Dataset records:
▬▬▬▬▬▬▬▬▬▬

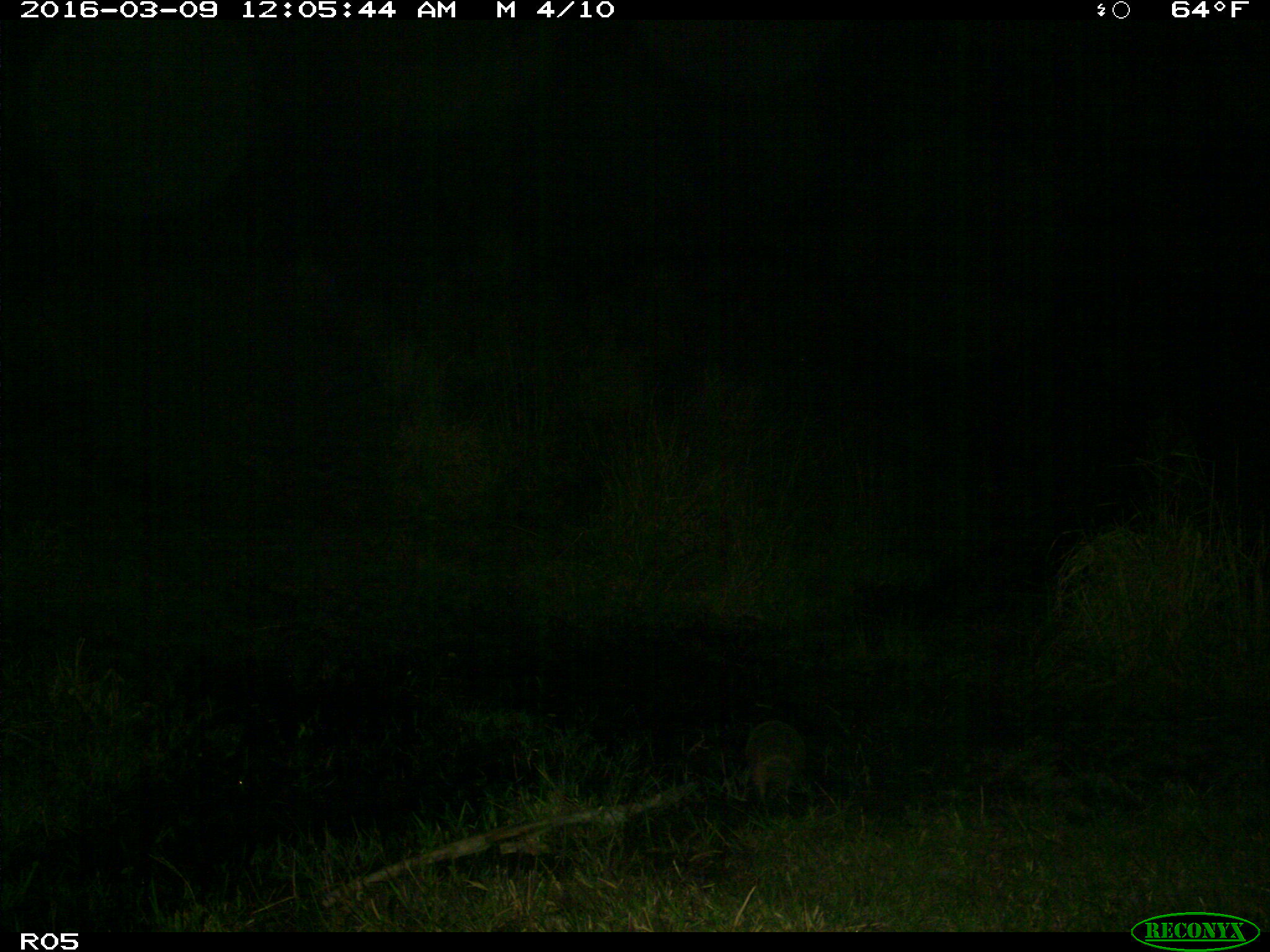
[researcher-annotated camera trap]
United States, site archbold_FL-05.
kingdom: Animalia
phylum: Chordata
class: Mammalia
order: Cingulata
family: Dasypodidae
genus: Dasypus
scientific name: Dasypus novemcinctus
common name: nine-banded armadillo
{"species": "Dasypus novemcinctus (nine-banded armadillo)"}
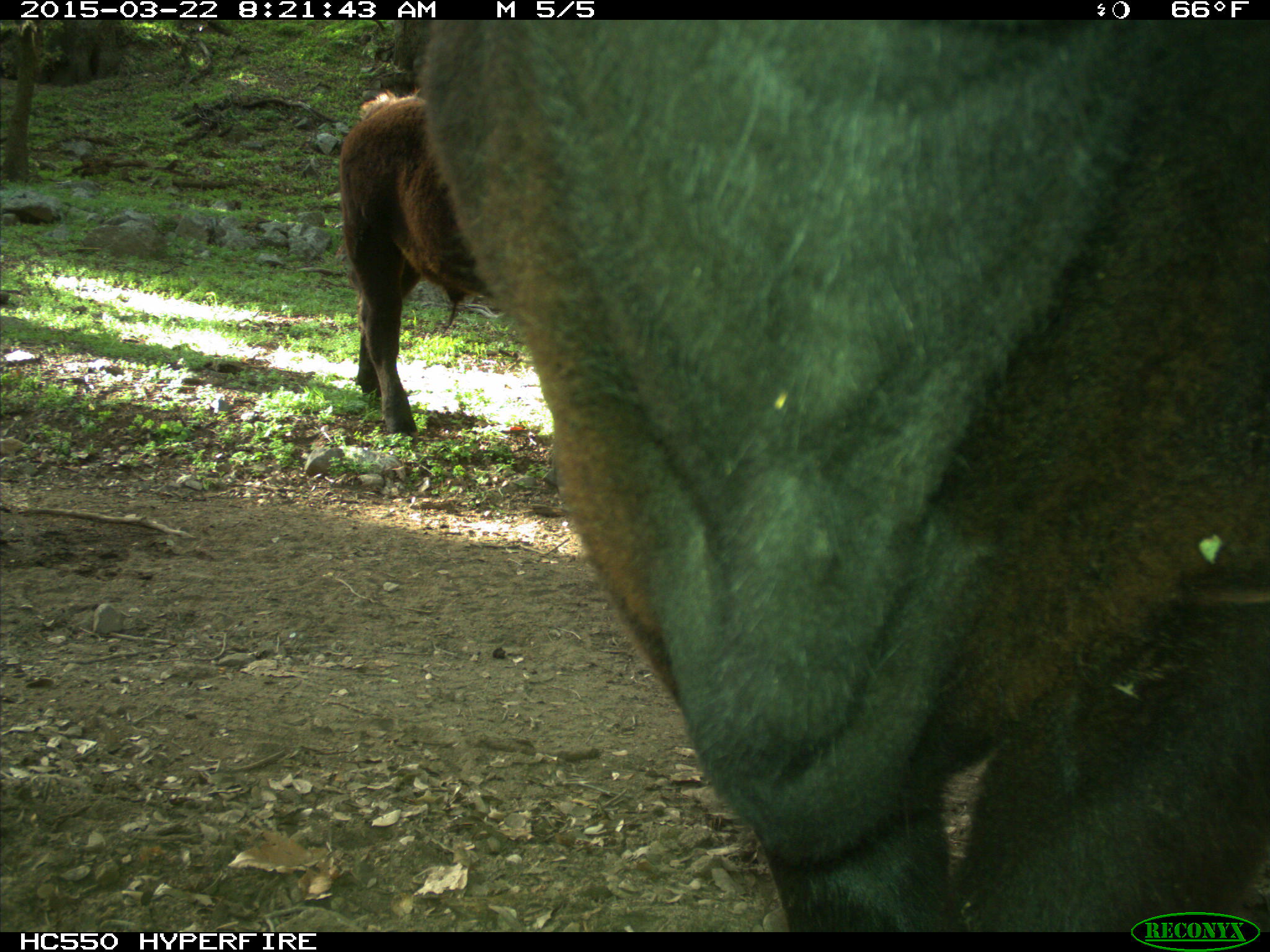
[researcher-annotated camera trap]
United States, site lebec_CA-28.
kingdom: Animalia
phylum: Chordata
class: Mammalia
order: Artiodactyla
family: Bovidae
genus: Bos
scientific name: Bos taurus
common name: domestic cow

▬▬▬▬▬▬▬▬▬▬

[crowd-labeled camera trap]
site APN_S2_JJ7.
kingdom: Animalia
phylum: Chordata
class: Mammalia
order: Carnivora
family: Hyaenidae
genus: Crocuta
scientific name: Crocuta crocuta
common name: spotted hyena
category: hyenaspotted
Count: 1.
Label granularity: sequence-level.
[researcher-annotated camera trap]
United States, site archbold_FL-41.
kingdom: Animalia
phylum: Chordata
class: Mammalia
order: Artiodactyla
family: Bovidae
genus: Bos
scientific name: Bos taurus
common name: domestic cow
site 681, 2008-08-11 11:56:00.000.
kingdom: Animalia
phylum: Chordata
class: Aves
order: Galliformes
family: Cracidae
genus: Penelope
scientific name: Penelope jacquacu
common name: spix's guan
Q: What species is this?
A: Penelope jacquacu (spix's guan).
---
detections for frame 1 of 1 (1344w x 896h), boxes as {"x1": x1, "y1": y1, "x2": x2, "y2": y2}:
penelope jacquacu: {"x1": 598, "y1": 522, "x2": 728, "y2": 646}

▬▬▬▬▬▬▬▬▬▬

Across the material above, how many lines contain the string "name"? The reply should be that number alone.

10